Exercise data:
□ □ □

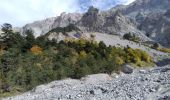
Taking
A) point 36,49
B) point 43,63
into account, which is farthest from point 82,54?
point 43,63

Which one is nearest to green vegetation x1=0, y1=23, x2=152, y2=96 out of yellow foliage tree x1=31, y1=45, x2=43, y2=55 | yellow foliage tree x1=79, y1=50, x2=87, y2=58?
yellow foliage tree x1=31, y1=45, x2=43, y2=55

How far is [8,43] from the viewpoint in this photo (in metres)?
119

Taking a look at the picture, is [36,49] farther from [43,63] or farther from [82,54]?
[43,63]

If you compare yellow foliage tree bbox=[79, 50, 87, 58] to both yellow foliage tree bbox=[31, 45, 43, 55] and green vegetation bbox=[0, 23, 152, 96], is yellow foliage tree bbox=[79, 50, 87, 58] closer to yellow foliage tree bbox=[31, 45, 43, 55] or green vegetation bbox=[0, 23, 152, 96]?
green vegetation bbox=[0, 23, 152, 96]

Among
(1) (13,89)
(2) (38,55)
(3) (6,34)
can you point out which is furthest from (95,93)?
(3) (6,34)

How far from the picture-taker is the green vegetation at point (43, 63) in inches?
3337

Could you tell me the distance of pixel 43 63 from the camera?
97.8 m

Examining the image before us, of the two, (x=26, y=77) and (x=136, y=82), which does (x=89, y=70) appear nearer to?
(x=26, y=77)

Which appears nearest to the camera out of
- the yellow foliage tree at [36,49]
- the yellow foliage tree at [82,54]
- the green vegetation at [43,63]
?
the green vegetation at [43,63]

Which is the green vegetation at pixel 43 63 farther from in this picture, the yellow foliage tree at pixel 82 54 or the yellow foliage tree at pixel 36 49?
the yellow foliage tree at pixel 82 54

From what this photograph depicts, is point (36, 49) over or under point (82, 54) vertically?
over

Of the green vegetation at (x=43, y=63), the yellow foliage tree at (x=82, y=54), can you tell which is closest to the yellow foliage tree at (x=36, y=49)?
the green vegetation at (x=43, y=63)

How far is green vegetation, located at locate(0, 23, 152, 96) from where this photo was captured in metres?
84.8

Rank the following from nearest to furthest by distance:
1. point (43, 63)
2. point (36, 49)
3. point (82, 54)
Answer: point (43, 63)
point (82, 54)
point (36, 49)
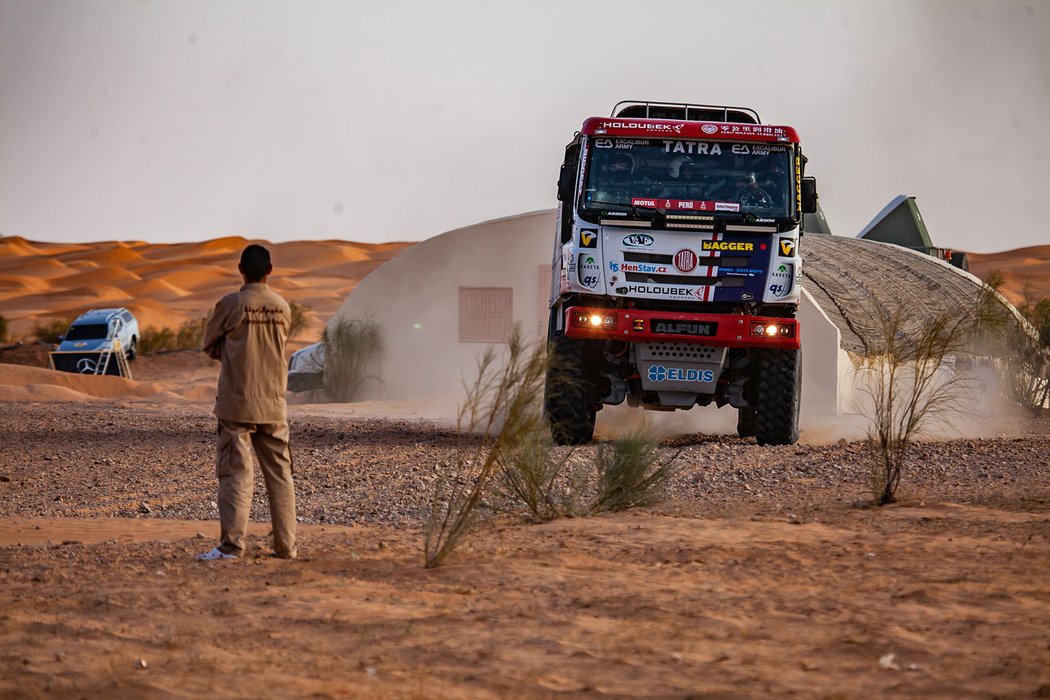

□ □ □

Written request: Reproduce the records verbatim, from the line containing "From what this" through the end of the records, both ends included, and omit the pictures.

Response to this exercise:
From what this photograph depicts, is point (36, 49) over or under point (82, 54) vertically?
over

Of the green vegetation at (x=43, y=63), the yellow foliage tree at (x=82, y=54), can you tell which is closest to the yellow foliage tree at (x=36, y=49)?
the green vegetation at (x=43, y=63)

How far is green vegetation, located at locate(0, 23, 152, 96) from where this photo was captured in metres?
84.8

Rank the following from nearest to furthest by distance:
1. point (43, 63)
2. point (36, 49)
3. point (82, 54)
Answer: point (43, 63)
point (82, 54)
point (36, 49)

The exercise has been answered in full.